Like all anthologies, Children and War is truly the product of the work of many different people coming together to tell the often sad, sometimes inspiring, but always important stories of the ways children have been and are affected by war. This particular team came together when, at the invitation of Jennifer Hammer of NYU Press, I issued a call via H-Net for essays on children and war. Well over forty scholars responded. Indeed, one of the most difficult parts of editing this volume was cutting the number of proposals down to a workable one. I was aided in that task by the comments of three anonymous readers of the book proposal—which still included over thirty ideas for essays—who, in addition to advising me on which essays would and would not fit, also helped guide my own thinking about how to frame the essays in my introductions. I would also like to thank Jeanine Graham and Tom Cardoza for offering suggestions on how to improve the general introduction.

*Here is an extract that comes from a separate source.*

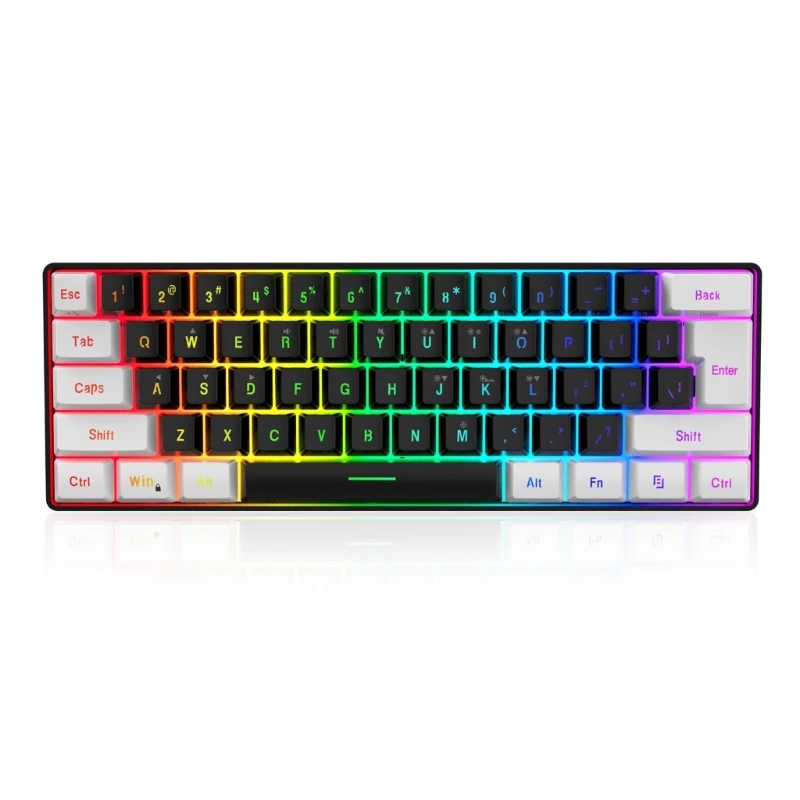

61-клавишная клавиатура с RGB-подсветкой, полноклавишная, бесконфликтная конструкция, проводная мини-клавиатура USB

In order to include a greater variety of pieces, Jennifer and I determined to include as many of the original proposals as possible, which meant that authors would have to write essays somewhat shorter than those found in most collections and with rather less room for citations and other scholarly equipage. This choice created countless dilemmas for the authors, who had to endure a brutal word limit and a sometimes ruthless editor in choosing which snippets of prose, which points of analysis, which pieces of evidence to omit. For their unfailingly cheerful acceptance of this challenge I extend a hearty thanks. The shared determination of these junior and senior scholars, who hail from five countries, several disciplines, and numerous subspecialties, allowed us to create a lean, useful anthology that was sent to the publisher only a couple of months late!

Robert Coles, whose work on children in conflict and in crisis has inspired and informed scholars in so many disciplines, deserves special thanks for taking the time to read the manuscript and to write the moving and thoughtful foreword.

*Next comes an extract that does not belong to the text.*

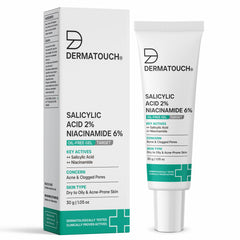 DERMATOUCH Salicylic Acid 2% Niacinamide 6% Anti-Acne Oil-Free Gel For Active Acne, Oil Balancing, Pore Tightening | 30g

At NYU Press, I’d like to thank Jennifer Hammer for asking me to do this book, for her insights on managing the process, and for her suggestions on the introductions, as well as Despina Papazoglou Gimbel and the rest of the staff for smoothing the production process.

Even as this book goes to press in late October 2001, thousands of children and their parents, siblings, relatives, and friends have become victims of terrorist attacks on the United States, attacks that reflect the crumbling distinction between home front and battle front, attacks that remind Americans that war in the twenty-first century ignores national boundaries as well as victims’ ages and economic status. In the days after the attacks, broadcast reports and articles in the print media frequently referred to the necessity of explaining the events of September 11 to children, acknowledging that even those children living far from the disaster, called an “act of war” by the nation’s political and military leaders, would be frightened and enraged, mobilized and depressed, confused and focused by the events that changed their worlds forever.

As the opening of the beloved children’s play and story, Peter Pan, goes, “All this has happened before. And all this will happen again.” In the context of the Darling children’s bittersweet journey to Neverland, that possibility is a little haunting, a little exciting, but ultimately comforting. That it can also be applied to the pain and suffering and dislocation inflicted on children around the world by war is no fairy tale, but a stark fact, unfortunately, of so many children’s lives.